Movie Review (2): Brick
Tuesday, 13 February 2007
By D. W. O'Dellbrick_i
 
Brick (2005)
Joseph Gordon-Levitt, Lukas Haas

The central concept of Brick is pure genius. Describe hardboiled detective Sam Spade: cynical, sullen, disrespectful of authority, a loner, someone who operates in a moral gray area. You’ve also just described a typical 21st century teenager. 
 
Brick takes the trappings of that hardboiled detective story and sets it in the milieu of a modern suburban high school. A teenager named Brendan (Joseph Gordon-Levitt of TV’s Third Rock From the Sun) finds his former girlfriend’s body in a culvert and decides that he’s better qualified than the police to find her killer.
 
With help from his one friend, a studious loner called Brain, Brendan starts working his way through the high school cliques to get close to The Pin (i.e. drug kingpin), someone his girlfriend had mentioned before she died. Along the way he meets The Pin’s muscle, and of course a femme fatale, and these characters are written by way of Elisha Cook and Mary Astor. The Pin turns out to bear a slight resemblance to a cross between Sydney Greenstreet and Peter Lorre.

The convoluted plot plays the classic noir program absolutely straight. It is not pastiche or even homage; it is a straight forward film noir, just with everyone about 17 years old. The scene between the assistant vice principal (Richard Roundtree) and Brendan follows the pattern of every cop warning the detective not to get in over his head because he can only protect him so far; the only thing that’s different is that the argot is of a reasonably literate teenager (“I [snitched on a rival] to see him eaten, not to see you fed.”).

The dialogue often is too cutesy for its own good; first time writer/director Rian Johnson created his own jargon that is often incomprehensible to parse.

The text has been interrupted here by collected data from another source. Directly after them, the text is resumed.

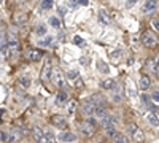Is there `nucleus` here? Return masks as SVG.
Returning <instances> with one entry per match:
<instances>
[{
  "instance_id": "nucleus-15",
  "label": "nucleus",
  "mask_w": 159,
  "mask_h": 143,
  "mask_svg": "<svg viewBox=\"0 0 159 143\" xmlns=\"http://www.w3.org/2000/svg\"><path fill=\"white\" fill-rule=\"evenodd\" d=\"M40 143H56V137H54V134L49 132V131H45L43 138H42V141H40Z\"/></svg>"
},
{
  "instance_id": "nucleus-11",
  "label": "nucleus",
  "mask_w": 159,
  "mask_h": 143,
  "mask_svg": "<svg viewBox=\"0 0 159 143\" xmlns=\"http://www.w3.org/2000/svg\"><path fill=\"white\" fill-rule=\"evenodd\" d=\"M157 5H159V3L156 2V0H150V2H145L142 8H143V11L148 15V13H153V11L157 10Z\"/></svg>"
},
{
  "instance_id": "nucleus-2",
  "label": "nucleus",
  "mask_w": 159,
  "mask_h": 143,
  "mask_svg": "<svg viewBox=\"0 0 159 143\" xmlns=\"http://www.w3.org/2000/svg\"><path fill=\"white\" fill-rule=\"evenodd\" d=\"M126 131H127V134L130 135V138L134 140V141H143V132L140 131V127L137 126V124H127L126 126Z\"/></svg>"
},
{
  "instance_id": "nucleus-27",
  "label": "nucleus",
  "mask_w": 159,
  "mask_h": 143,
  "mask_svg": "<svg viewBox=\"0 0 159 143\" xmlns=\"http://www.w3.org/2000/svg\"><path fill=\"white\" fill-rule=\"evenodd\" d=\"M75 110H76V100H70L69 107H67V111H69V114H73V113H75Z\"/></svg>"
},
{
  "instance_id": "nucleus-4",
  "label": "nucleus",
  "mask_w": 159,
  "mask_h": 143,
  "mask_svg": "<svg viewBox=\"0 0 159 143\" xmlns=\"http://www.w3.org/2000/svg\"><path fill=\"white\" fill-rule=\"evenodd\" d=\"M51 80H52V83H54L57 87H61V89H64L65 86H67V80L64 78V75H62V72L59 69H52Z\"/></svg>"
},
{
  "instance_id": "nucleus-26",
  "label": "nucleus",
  "mask_w": 159,
  "mask_h": 143,
  "mask_svg": "<svg viewBox=\"0 0 159 143\" xmlns=\"http://www.w3.org/2000/svg\"><path fill=\"white\" fill-rule=\"evenodd\" d=\"M49 24L52 25V27H54V29H59L61 27V21L56 18V16H52V18H49Z\"/></svg>"
},
{
  "instance_id": "nucleus-18",
  "label": "nucleus",
  "mask_w": 159,
  "mask_h": 143,
  "mask_svg": "<svg viewBox=\"0 0 159 143\" xmlns=\"http://www.w3.org/2000/svg\"><path fill=\"white\" fill-rule=\"evenodd\" d=\"M102 87L107 89V91H113L116 87V83H115V80H111V78H107V80L102 81Z\"/></svg>"
},
{
  "instance_id": "nucleus-13",
  "label": "nucleus",
  "mask_w": 159,
  "mask_h": 143,
  "mask_svg": "<svg viewBox=\"0 0 159 143\" xmlns=\"http://www.w3.org/2000/svg\"><path fill=\"white\" fill-rule=\"evenodd\" d=\"M139 83H140V89H143V91H147L151 86V80H150L148 75H142L139 78Z\"/></svg>"
},
{
  "instance_id": "nucleus-19",
  "label": "nucleus",
  "mask_w": 159,
  "mask_h": 143,
  "mask_svg": "<svg viewBox=\"0 0 159 143\" xmlns=\"http://www.w3.org/2000/svg\"><path fill=\"white\" fill-rule=\"evenodd\" d=\"M108 113H107V108L105 107H96V111H94V116H97V118L102 121L105 116H107Z\"/></svg>"
},
{
  "instance_id": "nucleus-12",
  "label": "nucleus",
  "mask_w": 159,
  "mask_h": 143,
  "mask_svg": "<svg viewBox=\"0 0 159 143\" xmlns=\"http://www.w3.org/2000/svg\"><path fill=\"white\" fill-rule=\"evenodd\" d=\"M42 56H43V54L40 53L38 49H30L29 53L25 54V57H27L29 60H32V62H37V60H40V59H42Z\"/></svg>"
},
{
  "instance_id": "nucleus-23",
  "label": "nucleus",
  "mask_w": 159,
  "mask_h": 143,
  "mask_svg": "<svg viewBox=\"0 0 159 143\" xmlns=\"http://www.w3.org/2000/svg\"><path fill=\"white\" fill-rule=\"evenodd\" d=\"M19 84H21L22 87H29V86L32 84V81H30L29 76H21V78H19Z\"/></svg>"
},
{
  "instance_id": "nucleus-6",
  "label": "nucleus",
  "mask_w": 159,
  "mask_h": 143,
  "mask_svg": "<svg viewBox=\"0 0 159 143\" xmlns=\"http://www.w3.org/2000/svg\"><path fill=\"white\" fill-rule=\"evenodd\" d=\"M156 42H157V38H156V35H154L153 30H145V32H143V35H142V43H143L145 46H154Z\"/></svg>"
},
{
  "instance_id": "nucleus-22",
  "label": "nucleus",
  "mask_w": 159,
  "mask_h": 143,
  "mask_svg": "<svg viewBox=\"0 0 159 143\" xmlns=\"http://www.w3.org/2000/svg\"><path fill=\"white\" fill-rule=\"evenodd\" d=\"M148 121H150V124H151V126H154V127H159V118H157L156 114L150 113V114H148Z\"/></svg>"
},
{
  "instance_id": "nucleus-21",
  "label": "nucleus",
  "mask_w": 159,
  "mask_h": 143,
  "mask_svg": "<svg viewBox=\"0 0 159 143\" xmlns=\"http://www.w3.org/2000/svg\"><path fill=\"white\" fill-rule=\"evenodd\" d=\"M64 102H67V94H65L64 91H61V92H57V96H56V103L57 105H62Z\"/></svg>"
},
{
  "instance_id": "nucleus-33",
  "label": "nucleus",
  "mask_w": 159,
  "mask_h": 143,
  "mask_svg": "<svg viewBox=\"0 0 159 143\" xmlns=\"http://www.w3.org/2000/svg\"><path fill=\"white\" fill-rule=\"evenodd\" d=\"M51 40H52L51 37H46V38H43V40L40 42V45H42V46H48V45H51Z\"/></svg>"
},
{
  "instance_id": "nucleus-36",
  "label": "nucleus",
  "mask_w": 159,
  "mask_h": 143,
  "mask_svg": "<svg viewBox=\"0 0 159 143\" xmlns=\"http://www.w3.org/2000/svg\"><path fill=\"white\" fill-rule=\"evenodd\" d=\"M154 102H157L159 103V91H156V92H153V97H151Z\"/></svg>"
},
{
  "instance_id": "nucleus-32",
  "label": "nucleus",
  "mask_w": 159,
  "mask_h": 143,
  "mask_svg": "<svg viewBox=\"0 0 159 143\" xmlns=\"http://www.w3.org/2000/svg\"><path fill=\"white\" fill-rule=\"evenodd\" d=\"M67 76L70 78V80H78V72H76V70H70V72L67 73Z\"/></svg>"
},
{
  "instance_id": "nucleus-5",
  "label": "nucleus",
  "mask_w": 159,
  "mask_h": 143,
  "mask_svg": "<svg viewBox=\"0 0 159 143\" xmlns=\"http://www.w3.org/2000/svg\"><path fill=\"white\" fill-rule=\"evenodd\" d=\"M51 73H52V65H51V59L46 57L45 59V65L40 72V78H42V81H48L51 80Z\"/></svg>"
},
{
  "instance_id": "nucleus-35",
  "label": "nucleus",
  "mask_w": 159,
  "mask_h": 143,
  "mask_svg": "<svg viewBox=\"0 0 159 143\" xmlns=\"http://www.w3.org/2000/svg\"><path fill=\"white\" fill-rule=\"evenodd\" d=\"M73 42H75L76 45H83V38L76 35V37H73Z\"/></svg>"
},
{
  "instance_id": "nucleus-29",
  "label": "nucleus",
  "mask_w": 159,
  "mask_h": 143,
  "mask_svg": "<svg viewBox=\"0 0 159 143\" xmlns=\"http://www.w3.org/2000/svg\"><path fill=\"white\" fill-rule=\"evenodd\" d=\"M127 94H129V97H135V96H137L135 89L132 87V84H130V83H127Z\"/></svg>"
},
{
  "instance_id": "nucleus-17",
  "label": "nucleus",
  "mask_w": 159,
  "mask_h": 143,
  "mask_svg": "<svg viewBox=\"0 0 159 143\" xmlns=\"http://www.w3.org/2000/svg\"><path fill=\"white\" fill-rule=\"evenodd\" d=\"M32 134H34V138L37 140V141H42V138H43V134H45V131L42 127H32Z\"/></svg>"
},
{
  "instance_id": "nucleus-25",
  "label": "nucleus",
  "mask_w": 159,
  "mask_h": 143,
  "mask_svg": "<svg viewBox=\"0 0 159 143\" xmlns=\"http://www.w3.org/2000/svg\"><path fill=\"white\" fill-rule=\"evenodd\" d=\"M142 102H143V105H145V107H148V108H151V107H153V103H151V97H148L147 94H143V96H142Z\"/></svg>"
},
{
  "instance_id": "nucleus-37",
  "label": "nucleus",
  "mask_w": 159,
  "mask_h": 143,
  "mask_svg": "<svg viewBox=\"0 0 159 143\" xmlns=\"http://www.w3.org/2000/svg\"><path fill=\"white\" fill-rule=\"evenodd\" d=\"M75 86H76V87H81V86H83L81 78H78V80H75Z\"/></svg>"
},
{
  "instance_id": "nucleus-31",
  "label": "nucleus",
  "mask_w": 159,
  "mask_h": 143,
  "mask_svg": "<svg viewBox=\"0 0 159 143\" xmlns=\"http://www.w3.org/2000/svg\"><path fill=\"white\" fill-rule=\"evenodd\" d=\"M35 32H37L38 35H45V34H46V27H45V25H38V27L35 29Z\"/></svg>"
},
{
  "instance_id": "nucleus-1",
  "label": "nucleus",
  "mask_w": 159,
  "mask_h": 143,
  "mask_svg": "<svg viewBox=\"0 0 159 143\" xmlns=\"http://www.w3.org/2000/svg\"><path fill=\"white\" fill-rule=\"evenodd\" d=\"M7 46H8V51H10V56H18V54H19L21 43H19V38H18L16 35H13V34L8 35Z\"/></svg>"
},
{
  "instance_id": "nucleus-10",
  "label": "nucleus",
  "mask_w": 159,
  "mask_h": 143,
  "mask_svg": "<svg viewBox=\"0 0 159 143\" xmlns=\"http://www.w3.org/2000/svg\"><path fill=\"white\" fill-rule=\"evenodd\" d=\"M29 19V16L25 15V13H16V15H13V22H15L16 25H22L25 24Z\"/></svg>"
},
{
  "instance_id": "nucleus-39",
  "label": "nucleus",
  "mask_w": 159,
  "mask_h": 143,
  "mask_svg": "<svg viewBox=\"0 0 159 143\" xmlns=\"http://www.w3.org/2000/svg\"><path fill=\"white\" fill-rule=\"evenodd\" d=\"M81 64H89V59L88 57H81V60H80Z\"/></svg>"
},
{
  "instance_id": "nucleus-20",
  "label": "nucleus",
  "mask_w": 159,
  "mask_h": 143,
  "mask_svg": "<svg viewBox=\"0 0 159 143\" xmlns=\"http://www.w3.org/2000/svg\"><path fill=\"white\" fill-rule=\"evenodd\" d=\"M145 69L150 70V72H156V70H157L156 62H154L153 59H147V60H145Z\"/></svg>"
},
{
  "instance_id": "nucleus-3",
  "label": "nucleus",
  "mask_w": 159,
  "mask_h": 143,
  "mask_svg": "<svg viewBox=\"0 0 159 143\" xmlns=\"http://www.w3.org/2000/svg\"><path fill=\"white\" fill-rule=\"evenodd\" d=\"M78 127H80V131H81V134L86 135V137H92L96 134L94 121H81V123H78Z\"/></svg>"
},
{
  "instance_id": "nucleus-14",
  "label": "nucleus",
  "mask_w": 159,
  "mask_h": 143,
  "mask_svg": "<svg viewBox=\"0 0 159 143\" xmlns=\"http://www.w3.org/2000/svg\"><path fill=\"white\" fill-rule=\"evenodd\" d=\"M99 21L105 25H108L110 24V15H108V11L107 10H100L99 11Z\"/></svg>"
},
{
  "instance_id": "nucleus-30",
  "label": "nucleus",
  "mask_w": 159,
  "mask_h": 143,
  "mask_svg": "<svg viewBox=\"0 0 159 143\" xmlns=\"http://www.w3.org/2000/svg\"><path fill=\"white\" fill-rule=\"evenodd\" d=\"M52 7V0H45V2H42V8L43 10H49Z\"/></svg>"
},
{
  "instance_id": "nucleus-38",
  "label": "nucleus",
  "mask_w": 159,
  "mask_h": 143,
  "mask_svg": "<svg viewBox=\"0 0 159 143\" xmlns=\"http://www.w3.org/2000/svg\"><path fill=\"white\" fill-rule=\"evenodd\" d=\"M119 54H121V51H115V53L111 54V57H113V59H118V57H119Z\"/></svg>"
},
{
  "instance_id": "nucleus-8",
  "label": "nucleus",
  "mask_w": 159,
  "mask_h": 143,
  "mask_svg": "<svg viewBox=\"0 0 159 143\" xmlns=\"http://www.w3.org/2000/svg\"><path fill=\"white\" fill-rule=\"evenodd\" d=\"M59 140L65 141V143H73V141H76V135L70 131H64V132L59 134Z\"/></svg>"
},
{
  "instance_id": "nucleus-34",
  "label": "nucleus",
  "mask_w": 159,
  "mask_h": 143,
  "mask_svg": "<svg viewBox=\"0 0 159 143\" xmlns=\"http://www.w3.org/2000/svg\"><path fill=\"white\" fill-rule=\"evenodd\" d=\"M151 25L159 32V19H153V21H151Z\"/></svg>"
},
{
  "instance_id": "nucleus-9",
  "label": "nucleus",
  "mask_w": 159,
  "mask_h": 143,
  "mask_svg": "<svg viewBox=\"0 0 159 143\" xmlns=\"http://www.w3.org/2000/svg\"><path fill=\"white\" fill-rule=\"evenodd\" d=\"M94 111H96V107H94V103H92V102H84L83 105H81V113L84 116L94 114Z\"/></svg>"
},
{
  "instance_id": "nucleus-28",
  "label": "nucleus",
  "mask_w": 159,
  "mask_h": 143,
  "mask_svg": "<svg viewBox=\"0 0 159 143\" xmlns=\"http://www.w3.org/2000/svg\"><path fill=\"white\" fill-rule=\"evenodd\" d=\"M8 140H10V132L0 131V141H3V143H8Z\"/></svg>"
},
{
  "instance_id": "nucleus-7",
  "label": "nucleus",
  "mask_w": 159,
  "mask_h": 143,
  "mask_svg": "<svg viewBox=\"0 0 159 143\" xmlns=\"http://www.w3.org/2000/svg\"><path fill=\"white\" fill-rule=\"evenodd\" d=\"M51 123H52V126H56L57 129H65V127H67V121H65L64 116H61V114L51 116Z\"/></svg>"
},
{
  "instance_id": "nucleus-16",
  "label": "nucleus",
  "mask_w": 159,
  "mask_h": 143,
  "mask_svg": "<svg viewBox=\"0 0 159 143\" xmlns=\"http://www.w3.org/2000/svg\"><path fill=\"white\" fill-rule=\"evenodd\" d=\"M111 141H113V143H130L129 138H127L124 134H121V132H116L115 137L111 138Z\"/></svg>"
},
{
  "instance_id": "nucleus-24",
  "label": "nucleus",
  "mask_w": 159,
  "mask_h": 143,
  "mask_svg": "<svg viewBox=\"0 0 159 143\" xmlns=\"http://www.w3.org/2000/svg\"><path fill=\"white\" fill-rule=\"evenodd\" d=\"M97 69H99L102 73H108V65H107L103 60H97Z\"/></svg>"
},
{
  "instance_id": "nucleus-40",
  "label": "nucleus",
  "mask_w": 159,
  "mask_h": 143,
  "mask_svg": "<svg viewBox=\"0 0 159 143\" xmlns=\"http://www.w3.org/2000/svg\"><path fill=\"white\" fill-rule=\"evenodd\" d=\"M156 67L159 69V54H157V59H156Z\"/></svg>"
}]
</instances>
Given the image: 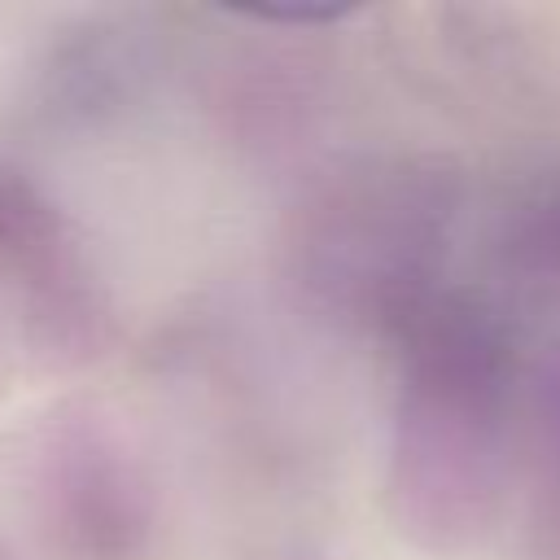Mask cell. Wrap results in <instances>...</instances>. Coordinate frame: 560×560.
Instances as JSON below:
<instances>
[{
	"mask_svg": "<svg viewBox=\"0 0 560 560\" xmlns=\"http://www.w3.org/2000/svg\"><path fill=\"white\" fill-rule=\"evenodd\" d=\"M534 416H538L542 442L560 468V346H551L534 368Z\"/></svg>",
	"mask_w": 560,
	"mask_h": 560,
	"instance_id": "obj_3",
	"label": "cell"
},
{
	"mask_svg": "<svg viewBox=\"0 0 560 560\" xmlns=\"http://www.w3.org/2000/svg\"><path fill=\"white\" fill-rule=\"evenodd\" d=\"M494 328L438 306L416 328L389 446V503L429 551L486 542L508 503L512 389Z\"/></svg>",
	"mask_w": 560,
	"mask_h": 560,
	"instance_id": "obj_1",
	"label": "cell"
},
{
	"mask_svg": "<svg viewBox=\"0 0 560 560\" xmlns=\"http://www.w3.org/2000/svg\"><path fill=\"white\" fill-rule=\"evenodd\" d=\"M508 262L516 276H525L529 289L560 298V201H542L538 210H525L508 241Z\"/></svg>",
	"mask_w": 560,
	"mask_h": 560,
	"instance_id": "obj_2",
	"label": "cell"
}]
</instances>
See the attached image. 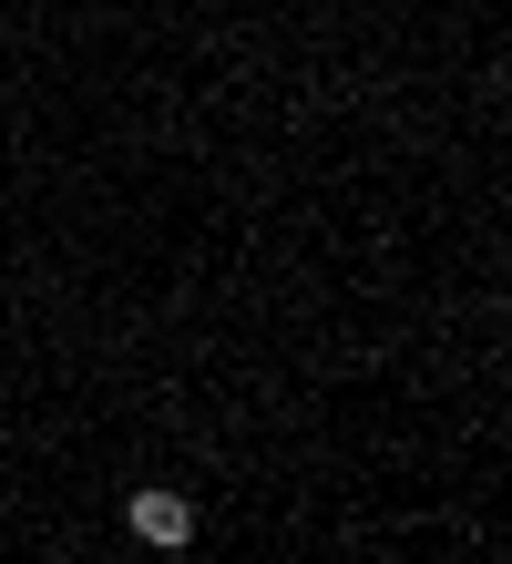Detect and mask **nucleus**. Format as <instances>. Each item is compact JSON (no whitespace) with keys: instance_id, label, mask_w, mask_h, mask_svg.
I'll use <instances>...</instances> for the list:
<instances>
[{"instance_id":"obj_1","label":"nucleus","mask_w":512,"mask_h":564,"mask_svg":"<svg viewBox=\"0 0 512 564\" xmlns=\"http://www.w3.org/2000/svg\"><path fill=\"white\" fill-rule=\"evenodd\" d=\"M133 534H144V544H185L195 503H185V492H133Z\"/></svg>"}]
</instances>
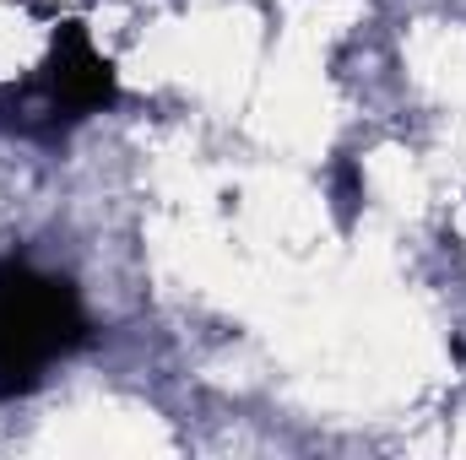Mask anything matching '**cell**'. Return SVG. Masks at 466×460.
<instances>
[{
    "mask_svg": "<svg viewBox=\"0 0 466 460\" xmlns=\"http://www.w3.org/2000/svg\"><path fill=\"white\" fill-rule=\"evenodd\" d=\"M87 342L93 320L71 276H55L22 255L0 260V401L33 395Z\"/></svg>",
    "mask_w": 466,
    "mask_h": 460,
    "instance_id": "cell-1",
    "label": "cell"
},
{
    "mask_svg": "<svg viewBox=\"0 0 466 460\" xmlns=\"http://www.w3.org/2000/svg\"><path fill=\"white\" fill-rule=\"evenodd\" d=\"M115 98V71L109 60L93 55V44L71 27L55 65H44V119H82L87 109Z\"/></svg>",
    "mask_w": 466,
    "mask_h": 460,
    "instance_id": "cell-2",
    "label": "cell"
}]
</instances>
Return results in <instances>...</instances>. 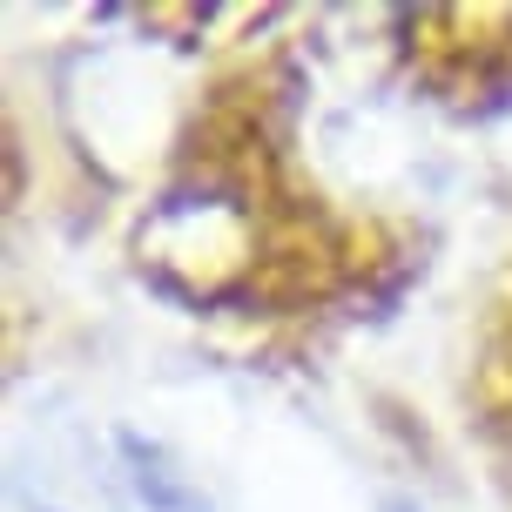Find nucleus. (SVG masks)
<instances>
[{"label":"nucleus","mask_w":512,"mask_h":512,"mask_svg":"<svg viewBox=\"0 0 512 512\" xmlns=\"http://www.w3.org/2000/svg\"><path fill=\"white\" fill-rule=\"evenodd\" d=\"M122 445H128V459H135V472H128V479H135V492H142L155 512H209L203 499H196V492H189L176 472H169V465L155 459V452H142L135 438H122Z\"/></svg>","instance_id":"nucleus-1"},{"label":"nucleus","mask_w":512,"mask_h":512,"mask_svg":"<svg viewBox=\"0 0 512 512\" xmlns=\"http://www.w3.org/2000/svg\"><path fill=\"white\" fill-rule=\"evenodd\" d=\"M391 512H405V506H391Z\"/></svg>","instance_id":"nucleus-2"}]
</instances>
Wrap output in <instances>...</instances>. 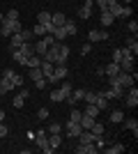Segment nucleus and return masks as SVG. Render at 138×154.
<instances>
[{
    "instance_id": "29",
    "label": "nucleus",
    "mask_w": 138,
    "mask_h": 154,
    "mask_svg": "<svg viewBox=\"0 0 138 154\" xmlns=\"http://www.w3.org/2000/svg\"><path fill=\"white\" fill-rule=\"evenodd\" d=\"M83 115H90V117H97L99 115V108L94 106V103H87L85 110H83Z\"/></svg>"
},
{
    "instance_id": "14",
    "label": "nucleus",
    "mask_w": 138,
    "mask_h": 154,
    "mask_svg": "<svg viewBox=\"0 0 138 154\" xmlns=\"http://www.w3.org/2000/svg\"><path fill=\"white\" fill-rule=\"evenodd\" d=\"M65 21H67V16H65L62 12H55V14H51V23H53V28L65 26Z\"/></svg>"
},
{
    "instance_id": "21",
    "label": "nucleus",
    "mask_w": 138,
    "mask_h": 154,
    "mask_svg": "<svg viewBox=\"0 0 138 154\" xmlns=\"http://www.w3.org/2000/svg\"><path fill=\"white\" fill-rule=\"evenodd\" d=\"M94 122H97V120H94V117H90V115H83V117H81V120H78L81 129H87V131H90V129H92V124H94Z\"/></svg>"
},
{
    "instance_id": "20",
    "label": "nucleus",
    "mask_w": 138,
    "mask_h": 154,
    "mask_svg": "<svg viewBox=\"0 0 138 154\" xmlns=\"http://www.w3.org/2000/svg\"><path fill=\"white\" fill-rule=\"evenodd\" d=\"M19 51L23 53L26 58H28V55H35V44H30V42H23V44L19 46Z\"/></svg>"
},
{
    "instance_id": "12",
    "label": "nucleus",
    "mask_w": 138,
    "mask_h": 154,
    "mask_svg": "<svg viewBox=\"0 0 138 154\" xmlns=\"http://www.w3.org/2000/svg\"><path fill=\"white\" fill-rule=\"evenodd\" d=\"M113 21H115V16H113V14L108 12V9H104V12L99 14V23H101L104 28H108V26L113 23Z\"/></svg>"
},
{
    "instance_id": "7",
    "label": "nucleus",
    "mask_w": 138,
    "mask_h": 154,
    "mask_svg": "<svg viewBox=\"0 0 138 154\" xmlns=\"http://www.w3.org/2000/svg\"><path fill=\"white\" fill-rule=\"evenodd\" d=\"M62 129H67V136H69V138H78V134L83 131V129H81V124H78V122H72V120H69Z\"/></svg>"
},
{
    "instance_id": "35",
    "label": "nucleus",
    "mask_w": 138,
    "mask_h": 154,
    "mask_svg": "<svg viewBox=\"0 0 138 154\" xmlns=\"http://www.w3.org/2000/svg\"><path fill=\"white\" fill-rule=\"evenodd\" d=\"M94 136H104V124H99V122H94L92 124V129H90Z\"/></svg>"
},
{
    "instance_id": "33",
    "label": "nucleus",
    "mask_w": 138,
    "mask_h": 154,
    "mask_svg": "<svg viewBox=\"0 0 138 154\" xmlns=\"http://www.w3.org/2000/svg\"><path fill=\"white\" fill-rule=\"evenodd\" d=\"M32 35H35V37H44V35H46V28L41 26V23H37V26L32 28Z\"/></svg>"
},
{
    "instance_id": "24",
    "label": "nucleus",
    "mask_w": 138,
    "mask_h": 154,
    "mask_svg": "<svg viewBox=\"0 0 138 154\" xmlns=\"http://www.w3.org/2000/svg\"><path fill=\"white\" fill-rule=\"evenodd\" d=\"M127 48H129L133 55H138V42H136V35H133V37H127Z\"/></svg>"
},
{
    "instance_id": "27",
    "label": "nucleus",
    "mask_w": 138,
    "mask_h": 154,
    "mask_svg": "<svg viewBox=\"0 0 138 154\" xmlns=\"http://www.w3.org/2000/svg\"><path fill=\"white\" fill-rule=\"evenodd\" d=\"M51 35L55 37V42H62V39H67V32H65V28H62V26H60V28H53Z\"/></svg>"
},
{
    "instance_id": "5",
    "label": "nucleus",
    "mask_w": 138,
    "mask_h": 154,
    "mask_svg": "<svg viewBox=\"0 0 138 154\" xmlns=\"http://www.w3.org/2000/svg\"><path fill=\"white\" fill-rule=\"evenodd\" d=\"M67 58H69V46L58 42V60H55V64H67Z\"/></svg>"
},
{
    "instance_id": "36",
    "label": "nucleus",
    "mask_w": 138,
    "mask_h": 154,
    "mask_svg": "<svg viewBox=\"0 0 138 154\" xmlns=\"http://www.w3.org/2000/svg\"><path fill=\"white\" fill-rule=\"evenodd\" d=\"M81 117H83V110H76V108H74L72 113H69V120H72V122H78Z\"/></svg>"
},
{
    "instance_id": "17",
    "label": "nucleus",
    "mask_w": 138,
    "mask_h": 154,
    "mask_svg": "<svg viewBox=\"0 0 138 154\" xmlns=\"http://www.w3.org/2000/svg\"><path fill=\"white\" fill-rule=\"evenodd\" d=\"M28 97H30V92H28V90L19 92V94L14 97V101H12V103H14V108H21V106H23V101H26Z\"/></svg>"
},
{
    "instance_id": "32",
    "label": "nucleus",
    "mask_w": 138,
    "mask_h": 154,
    "mask_svg": "<svg viewBox=\"0 0 138 154\" xmlns=\"http://www.w3.org/2000/svg\"><path fill=\"white\" fill-rule=\"evenodd\" d=\"M46 48H48V46H46L44 42H37V44H35V55H44Z\"/></svg>"
},
{
    "instance_id": "45",
    "label": "nucleus",
    "mask_w": 138,
    "mask_h": 154,
    "mask_svg": "<svg viewBox=\"0 0 138 154\" xmlns=\"http://www.w3.org/2000/svg\"><path fill=\"white\" fill-rule=\"evenodd\" d=\"M37 117H39V120H46V117H48V108H39L37 110Z\"/></svg>"
},
{
    "instance_id": "38",
    "label": "nucleus",
    "mask_w": 138,
    "mask_h": 154,
    "mask_svg": "<svg viewBox=\"0 0 138 154\" xmlns=\"http://www.w3.org/2000/svg\"><path fill=\"white\" fill-rule=\"evenodd\" d=\"M32 37H35L32 30H21V39H23V42H30Z\"/></svg>"
},
{
    "instance_id": "15",
    "label": "nucleus",
    "mask_w": 138,
    "mask_h": 154,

But that’s where those familiar with the intricacies of film noir can use their knowledge; the characters could be speaking Cantonese, but you could still tell that the assistant vice principal is warning Brendan that he’ll come down on him hard if he screws up.

For a low budget indie film the acting is generally excellent, particularly Gordon-Levitt. His character sits outside all the social interactions of high school (in the movie, it’s important to know who is eating lunch with whom), but is intimately aware of how to use those interactions to get to the people he wants to reach. He even manages to make his character’s ability to defeat a much larger opponent in a fight credible, despite his small stature...although a somewhat beefier actor might have made the action scenes a little easier to believe.
 
The actor playing the high school BMOC (Brian White) chews the scenery worse than any actor I’ve ever seen in a movie, but Nora Zehetner (late of the TV show Heroes) hits all the right notes as the femme fatale with eyes any man or boy would want to dive into. Emily de Ravin of Lost has a small role as the ill-fated ex-girlfriend.

The film reportedly cost about a half million bucks to make and grossed $2 million at the box office, grossing an additional $10 million in video rentals -- DVDs may be the best thing to ever happen to independent films. Not bad for a Special Jury Prize winner at the Sundance Film Festival; some Sundance prize winners have done better, but most have done worse (I’ve never heard of the Grand Jury Prize winner the year Brick played there, 40 Shades of Blue).

Brick is more than just the gimmick of putting a hardboiled detective story in a high school. It’s not a novelty like Bugsy Malone, which was a gangster film with child actors instead of adults. The noir trappings fit the modern teen setting like a glove. I suppose even Sam Spade had to have been a teenager once.